A shrine with its own original culture
Sumiyoshi-taisha is the main shrine for the nation’s 2300 Sumiyoshi shrines, boasting a history of 1800 years. The honden main hall is separated into four structures with the 1st, 2nd, and 3rd main shrines built in a row, and the 4th built across from the 3rd, a highly unusual configuration. Called the sumiyoshi-zukuri style, the shrine’s buildings have been declared a National Treasure, and the special form is the oldest of its type in the history of shrine architecture. The Kakutorii stone gate has the feature of being a Sumiyoshi Torii with its square pillars. The Taiko-bashi Bridge has a grand arch and its purpose is to cleanse people of their sins before they approach the gods. It is reminiscent of a rainbow as a bridge connecting the lands of Man and Gods. The Important Cultural Property of Ishibutai (stone stage) is one of the three great stages of Japan, and every May, there is a performance of court dance and music held there. There is the Onda rice paddy which measures 2000 square meters where actual rice is cultivated without any pesticides in the hopes for a huge harvest. Aside from the honden on the grounds, there are many auxiliary and subordinate shrines that are related to Sumiyoshi-taisha.

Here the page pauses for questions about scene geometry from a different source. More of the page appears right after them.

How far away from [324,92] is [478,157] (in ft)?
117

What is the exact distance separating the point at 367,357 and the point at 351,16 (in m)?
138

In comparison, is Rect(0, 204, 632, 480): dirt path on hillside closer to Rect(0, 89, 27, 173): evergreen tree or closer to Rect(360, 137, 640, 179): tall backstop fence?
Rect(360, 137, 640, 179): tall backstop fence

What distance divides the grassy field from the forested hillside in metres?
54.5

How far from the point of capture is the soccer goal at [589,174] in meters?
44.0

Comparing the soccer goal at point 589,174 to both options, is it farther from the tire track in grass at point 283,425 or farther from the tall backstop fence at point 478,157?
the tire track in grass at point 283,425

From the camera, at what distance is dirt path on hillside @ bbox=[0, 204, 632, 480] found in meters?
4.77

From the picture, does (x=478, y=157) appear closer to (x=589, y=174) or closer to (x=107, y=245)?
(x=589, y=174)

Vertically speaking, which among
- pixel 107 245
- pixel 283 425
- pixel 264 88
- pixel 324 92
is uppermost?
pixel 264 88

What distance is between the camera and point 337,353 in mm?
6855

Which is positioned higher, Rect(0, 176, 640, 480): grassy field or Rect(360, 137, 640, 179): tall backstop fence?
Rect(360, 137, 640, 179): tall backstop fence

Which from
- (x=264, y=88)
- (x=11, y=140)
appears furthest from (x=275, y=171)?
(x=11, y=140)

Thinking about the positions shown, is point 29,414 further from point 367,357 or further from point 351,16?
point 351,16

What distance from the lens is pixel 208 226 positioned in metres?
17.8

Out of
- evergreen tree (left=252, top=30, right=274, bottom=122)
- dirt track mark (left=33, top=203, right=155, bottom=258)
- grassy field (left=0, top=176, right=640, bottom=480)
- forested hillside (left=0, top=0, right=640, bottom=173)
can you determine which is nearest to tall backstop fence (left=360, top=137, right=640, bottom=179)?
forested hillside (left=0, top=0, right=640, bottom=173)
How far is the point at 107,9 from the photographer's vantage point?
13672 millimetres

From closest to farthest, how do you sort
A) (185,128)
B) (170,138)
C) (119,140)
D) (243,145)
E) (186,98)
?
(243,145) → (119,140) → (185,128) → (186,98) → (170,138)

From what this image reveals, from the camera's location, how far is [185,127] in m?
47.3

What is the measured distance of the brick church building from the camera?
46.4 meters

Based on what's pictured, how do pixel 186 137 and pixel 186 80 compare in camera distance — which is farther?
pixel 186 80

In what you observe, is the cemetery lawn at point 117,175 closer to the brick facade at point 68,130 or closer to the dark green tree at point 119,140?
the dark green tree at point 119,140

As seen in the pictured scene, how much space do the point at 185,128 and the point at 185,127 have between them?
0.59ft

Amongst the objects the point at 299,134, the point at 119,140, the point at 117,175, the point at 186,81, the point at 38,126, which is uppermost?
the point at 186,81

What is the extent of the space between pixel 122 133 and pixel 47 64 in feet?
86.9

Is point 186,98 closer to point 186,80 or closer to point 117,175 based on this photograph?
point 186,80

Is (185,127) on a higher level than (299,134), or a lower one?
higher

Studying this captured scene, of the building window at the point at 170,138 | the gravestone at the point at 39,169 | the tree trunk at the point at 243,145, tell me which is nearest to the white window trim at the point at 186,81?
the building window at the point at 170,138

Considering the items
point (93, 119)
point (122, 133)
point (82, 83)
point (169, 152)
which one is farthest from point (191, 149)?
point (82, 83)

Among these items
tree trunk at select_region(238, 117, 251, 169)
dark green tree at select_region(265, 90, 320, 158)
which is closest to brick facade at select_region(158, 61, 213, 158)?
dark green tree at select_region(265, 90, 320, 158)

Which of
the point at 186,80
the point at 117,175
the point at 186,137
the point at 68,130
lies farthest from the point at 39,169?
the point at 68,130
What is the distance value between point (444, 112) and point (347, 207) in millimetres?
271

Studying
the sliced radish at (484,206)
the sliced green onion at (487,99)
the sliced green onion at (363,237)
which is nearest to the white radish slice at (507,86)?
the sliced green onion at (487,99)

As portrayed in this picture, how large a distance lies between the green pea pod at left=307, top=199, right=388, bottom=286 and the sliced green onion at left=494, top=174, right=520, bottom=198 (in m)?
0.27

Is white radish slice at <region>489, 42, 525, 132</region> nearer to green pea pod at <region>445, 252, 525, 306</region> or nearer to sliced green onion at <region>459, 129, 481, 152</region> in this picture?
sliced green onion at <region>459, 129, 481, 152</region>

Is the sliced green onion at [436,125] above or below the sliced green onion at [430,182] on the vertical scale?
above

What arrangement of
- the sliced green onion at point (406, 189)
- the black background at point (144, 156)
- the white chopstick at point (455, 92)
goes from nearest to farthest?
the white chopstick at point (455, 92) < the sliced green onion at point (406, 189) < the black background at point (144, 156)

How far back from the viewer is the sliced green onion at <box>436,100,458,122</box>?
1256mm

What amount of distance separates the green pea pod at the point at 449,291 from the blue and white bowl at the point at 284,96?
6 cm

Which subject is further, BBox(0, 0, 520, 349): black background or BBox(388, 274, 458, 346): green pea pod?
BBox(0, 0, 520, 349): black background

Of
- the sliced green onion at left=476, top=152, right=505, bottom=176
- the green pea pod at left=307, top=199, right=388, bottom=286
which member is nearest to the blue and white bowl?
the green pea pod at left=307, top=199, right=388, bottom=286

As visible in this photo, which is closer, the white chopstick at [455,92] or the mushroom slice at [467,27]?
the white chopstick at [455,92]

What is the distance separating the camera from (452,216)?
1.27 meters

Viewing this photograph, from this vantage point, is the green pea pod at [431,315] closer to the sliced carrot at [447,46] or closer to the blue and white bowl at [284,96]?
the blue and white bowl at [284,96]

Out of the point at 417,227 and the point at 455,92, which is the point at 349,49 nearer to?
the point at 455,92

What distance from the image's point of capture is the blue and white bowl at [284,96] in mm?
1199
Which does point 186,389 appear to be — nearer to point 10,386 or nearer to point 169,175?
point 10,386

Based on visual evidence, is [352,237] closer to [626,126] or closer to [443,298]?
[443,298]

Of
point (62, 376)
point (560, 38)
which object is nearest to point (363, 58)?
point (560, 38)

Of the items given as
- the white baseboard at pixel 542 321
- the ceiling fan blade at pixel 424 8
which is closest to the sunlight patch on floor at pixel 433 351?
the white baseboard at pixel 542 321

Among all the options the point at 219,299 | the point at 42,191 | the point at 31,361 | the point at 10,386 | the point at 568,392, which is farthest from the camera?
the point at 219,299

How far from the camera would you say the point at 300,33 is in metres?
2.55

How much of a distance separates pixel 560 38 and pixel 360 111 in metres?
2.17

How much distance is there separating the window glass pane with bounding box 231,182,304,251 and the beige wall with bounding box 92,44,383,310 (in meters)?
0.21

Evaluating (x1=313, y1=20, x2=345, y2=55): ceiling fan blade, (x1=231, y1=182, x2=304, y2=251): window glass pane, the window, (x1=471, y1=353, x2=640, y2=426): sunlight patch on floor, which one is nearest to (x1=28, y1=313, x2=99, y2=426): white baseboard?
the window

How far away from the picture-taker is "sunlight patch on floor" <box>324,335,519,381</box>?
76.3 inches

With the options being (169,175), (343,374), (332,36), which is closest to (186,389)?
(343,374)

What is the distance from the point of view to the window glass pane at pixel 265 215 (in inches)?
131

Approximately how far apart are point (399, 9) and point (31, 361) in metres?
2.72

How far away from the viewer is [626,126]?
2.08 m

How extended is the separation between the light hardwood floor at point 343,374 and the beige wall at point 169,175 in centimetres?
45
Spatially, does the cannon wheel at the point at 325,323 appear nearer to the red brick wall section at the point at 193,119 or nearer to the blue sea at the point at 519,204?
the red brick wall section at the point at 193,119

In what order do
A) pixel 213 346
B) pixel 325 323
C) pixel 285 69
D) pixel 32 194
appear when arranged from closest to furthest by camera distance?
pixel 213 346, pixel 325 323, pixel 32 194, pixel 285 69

The power spot of Sumiyoshi-taisha
The Goshogozen is a sacred area in the shrine. When Empress Jingu had searched for land to worship the great gods of Sumiyoshi, it is said that three white egrets landed in a cedar tree and it is this place where she worshipped them. There are small stones in the stone wall there which have the kanji characters for “five”, “big” and “power” written individually on them, and when they are collected and protected, the person will be endowed with strength, knowledge, wealth, fortune and long life and will have any prayers answered. At the conferment place in the honden, exclusive cases are sold
The Hattatsu Mairi
The Hattatsu Mairi, known as an original belief, is performed for prosperity in business and safety for the family. On the first Day of the Dragon every month, there is a customary pilgrimage to each of four subordinate shrines, and at the end of every 4 years, if the pilgrimage has been performed 48 times, prayers will be answered. At one subordinate shrine, Nankun-sha, the ornaments of shofuku neko (good luck cats) are popular as they raise their right paws on even-numbered months for wealth and their left paws on odd-numbered months to invite customers.